## Your task
Rewrite the records starting with the line that contains "How great a" and going on through the end, swapping "side step" for "running board" and changing nothing else.

## Excerpted records
>>>
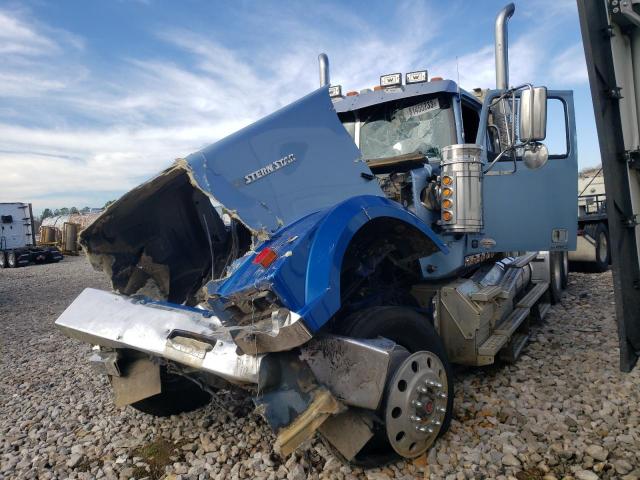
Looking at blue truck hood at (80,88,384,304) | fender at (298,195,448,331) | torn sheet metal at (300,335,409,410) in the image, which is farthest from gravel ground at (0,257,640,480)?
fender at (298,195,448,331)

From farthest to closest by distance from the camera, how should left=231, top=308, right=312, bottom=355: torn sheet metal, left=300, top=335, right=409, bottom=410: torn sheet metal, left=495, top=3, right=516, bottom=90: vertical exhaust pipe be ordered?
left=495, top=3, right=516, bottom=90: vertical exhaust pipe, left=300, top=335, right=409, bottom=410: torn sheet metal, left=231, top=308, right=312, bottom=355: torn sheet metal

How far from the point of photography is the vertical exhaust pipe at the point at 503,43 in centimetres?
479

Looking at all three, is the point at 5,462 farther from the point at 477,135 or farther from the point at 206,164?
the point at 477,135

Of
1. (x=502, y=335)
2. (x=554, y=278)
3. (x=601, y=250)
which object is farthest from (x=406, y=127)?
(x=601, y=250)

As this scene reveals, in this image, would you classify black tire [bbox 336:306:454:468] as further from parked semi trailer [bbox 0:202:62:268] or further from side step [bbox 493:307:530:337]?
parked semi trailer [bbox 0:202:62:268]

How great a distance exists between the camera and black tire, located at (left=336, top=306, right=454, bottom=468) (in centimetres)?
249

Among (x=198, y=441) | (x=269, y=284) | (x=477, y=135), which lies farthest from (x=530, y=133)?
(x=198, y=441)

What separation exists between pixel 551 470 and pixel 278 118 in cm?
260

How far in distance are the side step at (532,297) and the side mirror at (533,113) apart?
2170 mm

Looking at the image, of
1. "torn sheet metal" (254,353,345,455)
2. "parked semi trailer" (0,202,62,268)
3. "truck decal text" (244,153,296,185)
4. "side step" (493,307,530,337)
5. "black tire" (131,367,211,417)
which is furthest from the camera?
<<<
## Exercise response
How great a distance exists between the camera and black tire, located at (left=336, top=306, right=454, bottom=468) (in centimetres)?
249

Among (x=198, y=441) | (x=269, y=284) | (x=477, y=135), which lies farthest from (x=530, y=133)?
(x=198, y=441)

What separation exists between pixel 551 470 and pixel 278 118 in cm?
260

How far in distance are the running board at (532,297) and the side mirror at (533,113) apart?
2170 mm

Looking at the image, of
1. "torn sheet metal" (254,353,345,455)
2. "parked semi trailer" (0,202,62,268)
3. "truck decal text" (244,153,296,185)
4. "running board" (493,307,530,337)
5. "black tire" (131,367,211,417)
which is furthest from the camera?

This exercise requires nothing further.